JEFFREY GUNDLACH: Well, I think the biggest risk– and it may not materialize for a little while longer– is that when the next recession comes, there’s going to be a lot of turmoil because the corporate bond market is extraordinarily leveraged. The ratings of the corporate bond market are very low. There’s a study by Morgan Stanley research that said that if you use leverage ratios alone– and there are other variables that the rating agencies used, but the most important, of course, is leverage ratios of a corporation. And if you use leverage ratios alone, that 45% of the investment grade bond market would be rated junk right now. Right now.
So if there’s a recession, obviously, these ratings will have to be lowered. For now, the rating agencies are listening with sympathetic ears to reassuring statements by some large corporations that they’re aware that their leverage ratios are kind of high, but they plan on addressing that sometime in the next few years. If there’s a recession, it’s obvious that the leverage ratios will not be addressed, and the ratings will have to go. So that’s a really big risk.
Also, during the next recession, we’re going to have an extraordinary national debt problem, because the national debt is growing at a very rapid rate already. And we’re supposedly, if I listen to Larry Kudlow and the president, they keep telling me that it’s the best economy ever. I know that they know that they’re being hyperbolic. But it is a growing economy. Real GDP is 3% year over year of the most recent reading. And yet, the national debt in fiscal 2018, which ended September 20, was increased by $1.27 trillion. – Yahoo Finance
Our latest data work on the corporate bond market is very interesting and kinda flew under the radar. We repost it, right here, right now!
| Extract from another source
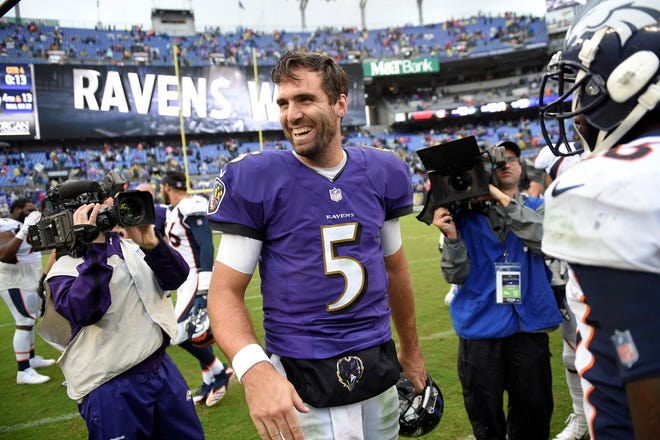 Baltimore Ravens quarterback Joe Flacco laughs after an NFL football game against the Denver Broncos, Sunday, Sept. 23, 2018, in Baltimore. Baltimore won 27-14. (AP Photo/Nick Wass)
- Nonfinancial corporates have almost doubled their stock of outstanding bonds since the GFC moving from 19.5 percent of GDP in 2007 to 26.5 percent in Q3 2018
- Conversely, the domestic financial sector has been deleveraging, reducing bond debt by almost 25 percent since 2007, which reduces systemic risk
- Foreigners are by far the largest holders of U.S. corporate bonds and, we suspect, the weakest hands
We spent most of the day crunching numbers on the U.S. corporate bond market as stocks went on another roller coaster ride. Given all the hand-wringing and concern over the buildup of corporate debt since the Great Financial Crisis (GFC), we have a real need to see and understand the data.
We look at the changes in level, profile, and ownership of the corporate bond market over two different periods with the Fed’s Flow of Funds data. Our point of reference is Q4 2007, which was not only the end of the early century bull run in stocks and beginning of the GFC but also the quarter where nonfinancial corporate debt as a proportion of the corporate bond market was at its lowest (26.6 percent).
Fast forward 43 quarters to Q3 2018, the latest available data, and lag back 43 quarters from Q4 2007 to Q1 1997, and there you have our three points of measurement.
1997 Q1 to 2007 Q4
- The data illustrate the massive build in leverage in the domestic financial sector from 1997 to 2007, which was the primary cause of the GFC. Domestic financial sector bond debt grew by 378 percent over the period, increasing at a compounded average growth rate of 15.7 percent, to almost 60 percent of the market.
- The stock of nonfinancial corporate bonds grew at a more modest CAGR at 5.5 percent during the same period, right in line with nominal GDP growth.
- Foreign issues in the U.S. experienced significant growth though from a small base.
- Overall corporate bond debt to GDP grew from 41.08 percent of GDP in 1997 to 73.15 percent by Q3 2018.
- Foreign issues should be excluded from the bond debt-to-GDP ratio to gain a better measure of the true debt burden on the U.S. private sector.
2007 Q4 to 2018 Q3
- The U.S. domestic financial sector has been deleveraging since the GFC, reflected in the negative 23.7 percent growth rate in the sector’s bonds outstanding.
- Conversely, nonfinancial corporates have grown their bond debt by over 90 percent to 42 percent of the corporate bond market and 26.50 percent of GDP, up from 19.47 percent in 2007.
- Nonfinancial corporate bonds now make up the most significant percentage of corporate bonds outstanding in the U.S. and, by extension, now the biggest
- The diminishing liquidity, or lack of traditional market makers, magnifies the risk of an outsized dislocation in the sector. Though not on such a massive scale, the buildup in nonfinancial corporate bond debt since 2007 mirrors that of the financial industry from 1997 to 2007.
Who Owns The Corporate Bond Market
- Foreign holders of U.S. corporate bonds make up the largest ownership group subjecting the market to capital flight risk, which, in other countries, is often sparked by domestic political instability. Watch this space.
- Life insurance companies are the most significant domestic holders of corporate bonds, taking down almost 20 percent of outstandings.
- Mutual funds are a close third followed by households, which include hedge funds.
- Other makeup over 20 percent of corporate bondholders but each group is less than 5 percent of the market. They include state and local employee pension funds, banks, state and local governments, broker-dealers, ETFs, closed-end funds, among others.
- The largest hands – foreign holders – are most likely the weakest hands. Another risk not even close to the radar of most traders and investors.
You now have the data and charts, folks. Short and sweet, easy to read.
Now you have the knowledge and can’t claim you were unaware of the risks if the GE refrigerator falls through the kitchen floor.